(Beginning of Given information)

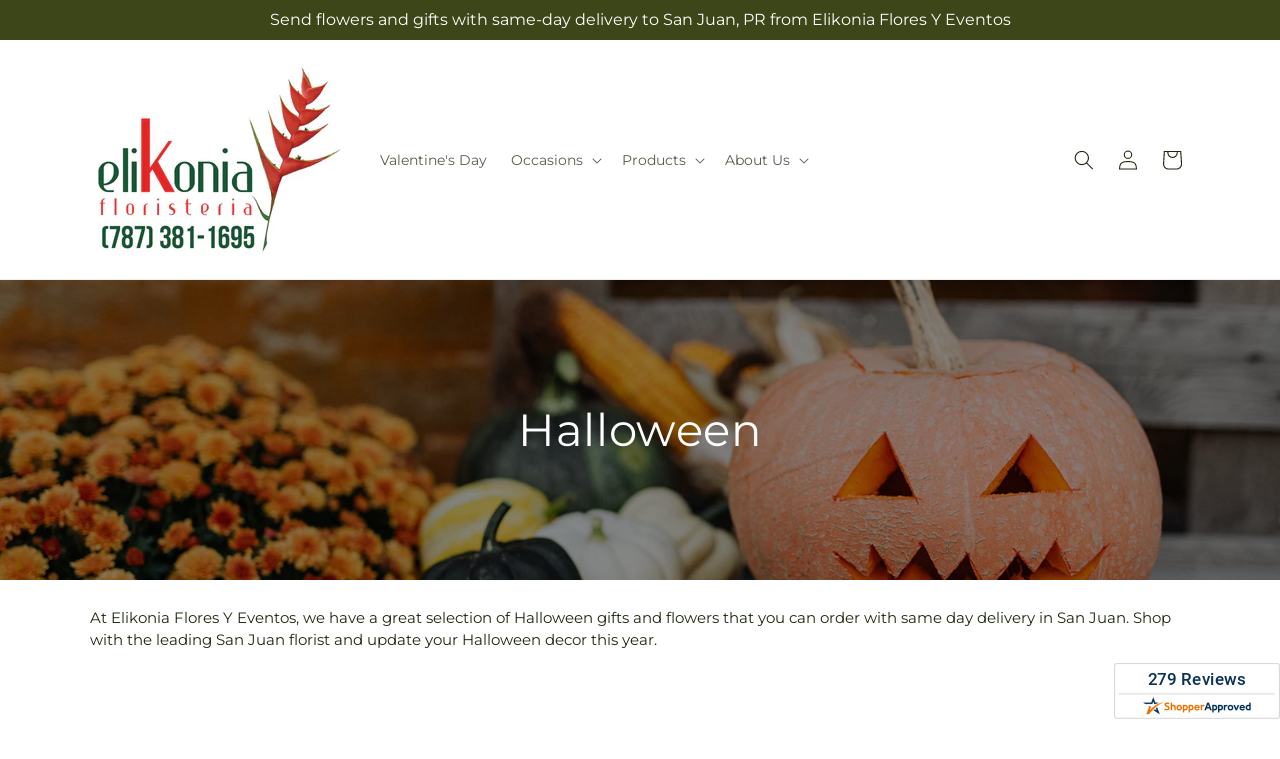

--- FILE ---
content_type: text/javascript;charset=UTF-8
request_url: https://www.shopperapproved.com/widgets/aggregates/20361/Shopify_ZZ_10012125823265_51356600434977.js
body_size: -192
content:

//Write to /var/www/releases/7546_49102e140f871151b67a71fe3ea626837b2abc3a/cached/widgets/aggregates/20361/Shopify_ZZ_10012125823265_51356600434977.js
var sa_cached = false;

var sa_filename = '/widgets/aggregates/20361/Shopify_ZZ_10012125823265_51356600434977.js';
(function(){//No reviews. 0 : 1 
// Cached 2026-01-17 03:57:35



if (typeof(sa_cached) == 'undefined') {
    sa_cached = '1';
}
else {
    sa_cached = (sa_cached) ? '1' : '0';
}
if (typeof(sa_filename) != 'undefined') {
    const sa_this = document.querySelector('script[src*="'+sa_filename+'"]');
    let sa_file = (sa_this) ? sa_this.getAttribute('src'): null;
    if (!sa_file) {
        sa_file = sa_filename;
    }
}
}) ();


--- FILE ---
content_type: text/javascript;charset=UTF-8
request_url: https://www.shopperapproved.com/widgets/aggregates/20361/Shopify_ZZ_8359139213601_45556854358305.js
body_size: -192
content:

//Write to /var/www/releases/7546_49102e140f871151b67a71fe3ea626837b2abc3a/cached/widgets/aggregates/20361/Shopify_ZZ_8359139213601_45556854358305.js
var sa_cached = false;

var sa_filename = '/widgets/aggregates/20361/Shopify_ZZ_8359139213601_45556854358305.js';
(function(){//No reviews. 0 : 1 
// Cached 2026-01-17 03:57:35



if (typeof(sa_cached) == 'undefined') {
    sa_cached = '1';
}
else {
    sa_cached = (sa_cached) ? '1' : '0';
}
if (typeof(sa_filename) != 'undefined') {
    const sa_this = document.querySelector('script[src*="'+sa_filename+'"]');
    let sa_file = (sa_this) ? sa_this.getAttribute('src'): null;
    if (!sa_file) {
        sa_file = sa_filename;
    }
}
}) ();


--- FILE ---
content_type: text/javascript;charset=UTF-8
request_url: https://www.shopperapproved.com/widgets/aggregates/20361/Shopify_ZZ_8359150780705_50228338164001.js
body_size: -189
content:

//Write to /var/www/releases/7546_49102e140f871151b67a71fe3ea626837b2abc3a/cached/widgets/aggregates/20361/Shopify_ZZ_8359150780705_50228338164001.js
var sa_cached = false;

var sa_filename = '/widgets/aggregates/20361/Shopify_ZZ_8359150780705_50228338164001.js';
(function(){//No reviews. 0 : 1 
// Cached 2026-01-17 03:57:35



if (typeof(sa_cached) == 'undefined') {
    sa_cached = '1';
}
else {
    sa_cached = (sa_cached) ? '1' : '0';
}
if (typeof(sa_filename) != 'undefined') {
    const sa_this = document.querySelector('script[src*="'+sa_filename+'"]');
    let sa_file = (sa_this) ? sa_this.getAttribute('src'): null;
    if (!sa_file) {
        sa_file = sa_filename;
    }
}
}) ();


--- FILE ---
content_type: text/javascript;charset=UTF-8
request_url: https://www.shopperapproved.com/widgets/aggregates/20361/Shopify_ZZ_8359142162721_45556863402273.js
body_size: -192
content:

//Write to /var/www/releases/7546_49102e140f871151b67a71fe3ea626837b2abc3a/cached/widgets/aggregates/20361/Shopify_ZZ_8359142162721_45556863402273.js
var sa_cached = false;

var sa_filename = '/widgets/aggregates/20361/Shopify_ZZ_8359142162721_45556863402273.js';
(function(){//No reviews. 0 : 1 
// Cached 2026-01-17 03:57:35



if (typeof(sa_cached) == 'undefined') {
    sa_cached = '1';
}
else {
    sa_cached = (sa_cached) ? '1' : '0';
}
if (typeof(sa_filename) != 'undefined') {
    const sa_this = document.querySelector('script[src*="'+sa_filename+'"]');
    let sa_file = (sa_this) ? sa_this.getAttribute('src'): null;
    if (!sa_file) {
        sa_file = sa_filename;
    }
}
}) ();


--- FILE ---
content_type: text/javascript;charset=UTF-8
request_url: https://www.shopperapproved.com/widgets/aggregates/20361/Shopify_ZZ_10181132812577_52002917220641.js
body_size: -192
content:

//Write to /var/www/releases/7546_49102e140f871151b67a71fe3ea626837b2abc3a/cached/widgets/aggregates/20361/Shopify_ZZ_10181132812577_52002917220641.js
var sa_cached = false;

var sa_filename = '/widgets/aggregates/20361/Shopify_ZZ_10181132812577_52002917220641.js';
(function(){//No reviews. 0 : 1 
// Cached 2026-01-17 03:57:35



if (typeof(sa_cached) == 'undefined') {
    sa_cached = '1';
}
else {
    sa_cached = (sa_cached) ? '1' : '0';
}
if (typeof(sa_filename) != 'undefined') {
    const sa_this = document.querySelector('script[src*="'+sa_filename+'"]');
    let sa_file = (sa_this) ? sa_this.getAttribute('src'): null;
    if (!sa_file) {
        sa_file = sa_filename;
    }
}
}) ();


--- FILE ---
content_type: text/javascript;charset=UTF-8
request_url: https://www.shopperapproved.com/widgets/aggregates/20361/Shopify_ZZ_8359139574049_45556854948129.js
body_size: -156
content:

//Write to /var/www/releases/7546_49102e140f871151b67a71fe3ea626837b2abc3a/cached/widgets/aggregates/20361/Shopify_ZZ_8359139574049_45556854948129.js
var sa_cached = false;

var sa_filename = '/widgets/aggregates/20361/Shopify_ZZ_8359139574049_45556854948129.js';
(function(){//No reviews. 0 : 1 
// Cached 2026-01-17 01:39:38



if (typeof(sa_cached) == 'undefined') {
    sa_cached = '1';
}
else {
    sa_cached = (sa_cached) ? '1' : '0';
}
if (typeof(sa_filename) != 'undefined') {
    const sa_this = document.querySelector('script[src*="'+sa_filename+'"]');
    let sa_file = (sa_this) ? sa_this.getAttribute('src'): null;
    if (!sa_file) {
        sa_file = sa_filename;
    }
}
}) ();


--- FILE ---
content_type: text/javascript;charset=UTF-8
request_url: https://www.shopperapproved.com/widgets/aggregates/20361/Shopify_ZZ_9981718724897_51258521223457.js
body_size: -183
content:

//Write to /var/www/releases/7546_49102e140f871151b67a71fe3ea626837b2abc3a/cached/widgets/aggregates/20361/Shopify_ZZ_9981718724897_51258521223457.js
var sa_cached = false;

var sa_filename = '/widgets/aggregates/20361/Shopify_ZZ_9981718724897_51258521223457.js';
(function(){//No reviews. 0 : 1 
// Cached 2026-01-17 03:57:35



if (typeof(sa_cached) == 'undefined') {
    sa_cached = '1';
}
else {
    sa_cached = (sa_cached) ? '1' : '0';
}
if (typeof(sa_filename) != 'undefined') {
    const sa_this = document.querySelector('script[src*="'+sa_filename+'"]');
    let sa_file = (sa_this) ? sa_this.getAttribute('src'): null;
    if (!sa_file) {
        sa_file = sa_filename;
    }
}
}) ();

(End of Given information)

◆ **What the task asks**: Retype the data exactly; images stay out.

◆ **Problem solution**:
--- FILE ---
content_type: text/javascript;charset=UTF-8
request_url: https://www.shopperapproved.com/widgets/aggregates/20361/Shopify_ZZ_10012125823265_51356600434977.js
body_size: -192
content:

//Write to /var/www/releases/7546_49102e140f871151b67a71fe3ea626837b2abc3a/cached/widgets/aggregates/20361/Shopify_ZZ_10012125823265_51356600434977.js
var sa_cached = false;

var sa_filename = '/widgets/aggregates/20361/Shopify_ZZ_10012125823265_51356600434977.js';
(function(){//No reviews. 0 : 1 
// Cached 2026-01-17 03:57:35



if (typeof(sa_cached) == 'undefined') {
    sa_cached = '1';
}
else {
    sa_cached = (sa_cached) ? '1' : '0';
}
if (typeof(sa_filename) != 'undefined') {
    const sa_this = document.querySelector('script[src*="'+sa_filename+'"]');
    let sa_file = (sa_this) ? sa_this.getAttribute('src'): null;
    if (!sa_file) {
        sa_file = sa_filename;
    }
}
}) ();


--- FILE ---
content_type: text/javascript;charset=UTF-8
request_url: https://www.shopperapproved.com/widgets/aggregates/20361/Shopify_ZZ_8359139213601_45556854358305.js
body_size: -192
content:

//Write to /var/www/releases/7546_49102e140f871151b67a71fe3ea626837b2abc3a/cached/widgets/aggregates/20361/Shopify_ZZ_8359139213601_45556854358305.js
var sa_cached = false;

var sa_filename = '/widgets/aggregates/20361/Shopify_ZZ_8359139213601_45556854358305.js';
(function(){//No reviews. 0 : 1 
// Cached 2026-01-17 03:57:35



if (typeof(sa_cached) == 'undefined') {
    sa_cached = '1';
}
else {
    sa_cached = (sa_cached) ? '1' : '0';
}
if (typeof(sa_filename) != 'undefined') {
    const sa_this = document.querySelector('script[src*="'+sa_filename+'"]');
    let sa_file = (sa_this) ? sa_this.getAttribute('src'): null;
    if (!sa_file) {
        sa_file = sa_filename;
    }
}
}) ();


--- FILE ---
content_type: text/javascript;charset=UTF-8
request_url: https://www.shopperapproved.com/widgets/aggregates/20361/Shopify_ZZ_8359150780705_50228338164001.js
body_size: -189
content:

//Write to /var/www/releases/7546_49102e140f871151b67a71fe3ea626837b2abc3a/cached/widgets/aggregates/20361/Shopify_ZZ_8359150780705_50228338164001.js
var sa_cached = false;

var sa_filename = '/widgets/aggregates/20361/Shopify_ZZ_8359150780705_50228338164001.js';
(function(){//No reviews. 0 : 1 
// Cached 2026-01-17 03:57:35



if (typeof(sa_cached) == 'undefined') {
    sa_cached = '1';
}
else {
    sa_cached = (sa_cached) ? '1' : '0';
}
if (typeof(sa_filename) != 'undefined') {
    const sa_this = document.querySelector('script[src*="'+sa_filename+'"]');
    let sa_file = (sa_this) ? sa_this.getAttribute('src'): null;
    if (!sa_file) {
        sa_file = sa_filename;
    }
}
}) ();


--- FILE ---
content_type: text/javascript;charset=UTF-8
request_url: https://www.shopperapproved.com/widgets/aggregates/20361/Shopify_ZZ_8359142162721_45556863402273.js
body_size: -192
content:

//Write to /var/www/releases/7546_49102e140f871151b67a71fe3ea626837b2abc3a/cached/widgets/aggregates/20361/Shopify_ZZ_8359142162721_45556863402273.js
var sa_cached = false;

var sa_filename = '/widgets/aggregates/20361/Shopify_ZZ_8359142162721_45556863402273.js';
(function(){//No reviews. 0 : 1 
// Cached 2026-01-17 03:57:35



if (typeof(sa_cached) == 'undefined') {
    sa_cached = '1';
}
else {
    sa_cached = (sa_cached) ? '1' : '0';
}
if (typeof(sa_filename) != 'undefined') {
    const sa_this = document.querySelector('script[src*="'+sa_filename+'"]');
    let sa_file = (sa_this) ? sa_this.getAttribute('src'): null;
    if (!sa_file) {
        sa_file = sa_filename;
    }
}
}) ();


--- FILE ---
content_type: text/javascript;charset=UTF-8
request_url: https://www.shopperapproved.com/widgets/aggregates/20361/Shopify_ZZ_10181132812577_52002917220641.js
body_size: -192
content:

//Write to /var/www/releases/7546_49102e140f871151b67a71fe3ea626837b2abc3a/cached/widgets/aggregates/20361/Shopify_ZZ_10181132812577_52002917220641.js
var sa_cached = false;

var sa_filename = '/widgets/aggregates/20361/Shopify_ZZ_10181132812577_52002917220641.js';
(function(){//No reviews. 0 : 1 
// Cached 2026-01-17 03:57:35



if (typeof(sa_cached) == 'undefined') {
    sa_cached = '1';
}
else {
    sa_cached = (sa_cached) ? '1' : '0';
}
if (typeof(sa_filename) != 'undefined') {
    const sa_this = document.querySelector('script[src*="'+sa_filename+'"]');
    let sa_file = (sa_this) ? sa_this.getAttribute('src'): null;
    if (!sa_file) {
        sa_file = sa_filename;
    }
}
}) ();


--- FILE ---
content_type: text/javascript;charset=UTF-8
request_url: https://www.shopperapproved.com/widgets/aggregates/20361/Shopify_ZZ_8359139574049_45556854948129.js
body_size: -156
content:

//Write to /var/www/releases/7546_49102e140f871151b67a71fe3ea626837b2abc3a/cached/widgets/aggregates/20361/Shopify_ZZ_8359139574049_45556854948129.js
var sa_cached = false;

var sa_filename = '/widgets/aggregates/20361/Shopify_ZZ_8359139574049_45556854948129.js';
(function(){//No reviews. 0 : 1 
// Cached 2026-01-17 01:39:38



if (typeof(sa_cached) == 'undefined') {
    sa_cached = '1';
}
else {
    sa_cached = (sa_cached) ? '1' : '0';
}
if (typeof(sa_filename) != 'undefined') {
    const sa_this = document.querySelector('script[src*="'+sa_filename+'"]');
    let sa_file = (sa_this) ? sa_this.getAttribute('src'): null;
    if (!sa_file) {
        sa_file = sa_filename;
    }
}
}) ();


--- FILE ---
content_type: text/javascript;charset=UTF-8
request_url: https://www.shopperapproved.com/widgets/aggregates/20361/Shopify_ZZ_9981718724897_51258521223457.js
body_size: -183
content:

//Write to /var/www/releases/7546_49102e140f871151b67a71fe3ea626837b2abc3a/cached/widgets/aggregates/20361/Shopify_ZZ_9981718724897_51258521223457.js
var sa_cached = false;

var sa_filename = '/widgets/aggregates/20361/Shopify_ZZ_9981718724897_51258521223457.js';
(function(){//No reviews. 0 : 1 
// Cached 2026-01-17 03:57:35



if (typeof(sa_cached) == 'undefined') {
    sa_cached = '1';
}
else {
    sa_cached = (sa_cached) ? '1' : '0';
}
if (typeof(sa_filename) != 'undefined') {
    const sa_this = document.querySelector('script[src*="'+sa_filename+'"]');
    let sa_file = (sa_this) ? sa_this.getAttribute('src'): null;
    if (!sa_file) {
        sa_file = sa_filename;
    }
}
}) ();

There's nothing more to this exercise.